The first shipment from the world’s largest ammonia plant in northern Western Australia – the first downstream processing facility in the North West based on local gas production – will leave the Port of Dampier next month.
The first shipment from the world’s largest ammonia plant in northern Western Australia – the first downstream processing facility in the North West based on local gas production – will leave the Port of Dampier next month.
But high gas prices mean that along with it will almost certainly go the construction of an associated $A2.7 billion urea plant and a $411 million ammonium nitrate plant by the same owners nearby.
The consequent loss to the WA economy of these downstream processing industries – probably to gas rich Papua New Guinea – will be enormous.
Premier Alan Carpenter officially opened the $787 million plant, developed over the past four years by low key private Indian company Burrup Fertilisers Pty Ltd (BFPL), on the Burrup Peninsula, this week.
BFPL will use natural gas as feedstock to produce 760,000 tonnes of liquid ammonia a year, primarily for the production of fertiliser.
It is the biggest Indian investment ever made in Australia and was the project that triggered the state government’s establishment of a $134 million multi-user infrastructure package on the Burrup a few years ago.
Then there were about half a dozen major projects on the drawing board, with BFPL being given the tag of least likely to succeed.
Those that came and went or are still fiddling around the edges include Methanex, Dampier Nitrogen, Australian Methanol, Japan DME, Agrium, Dyno Nobel and Deepak Fertilisers.
BFPL has committed to taking $37 million of natural gas a year from the offshore Harriet joint venture over the 25-year life of the plant, a deal struck on a gas price set in the project’s formative years.
Over 70 per cent of the BFPL ammonia project’s costs are in the price of gas.

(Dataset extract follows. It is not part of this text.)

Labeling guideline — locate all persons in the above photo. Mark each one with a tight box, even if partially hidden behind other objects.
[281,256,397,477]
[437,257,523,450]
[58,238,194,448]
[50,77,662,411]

Since the original gas price was struck, the price has more than doubled.
BFPL chairman Pankaj Oswal told WA Business News the plant would not be built at today’s gas prices.
Further, while a final decision on the ammonium nitrate plant was still six months away, “if we don’t build it here, we’ll build an ammonium nitrate/urea plant, probably in Papua New Guinea”, Mr Oswal said.
BFPL deputy managing director Vikas Rambal said the planned plant would be the biggest of its kind in the world, producing two million tonnes of urea and 300,000 tonnes of ammonium nitrate a year over the next 20 to 30 years.
“We would love to do this project in WA, but I cannot justify the gas price to the board or the banks,” Mr Oswal said.
Mr Rambal said rising construction and workforce costs were also an issue.
The Burrup ammonia project has a pay back period of five to seven years, with production worth over $270 million a year.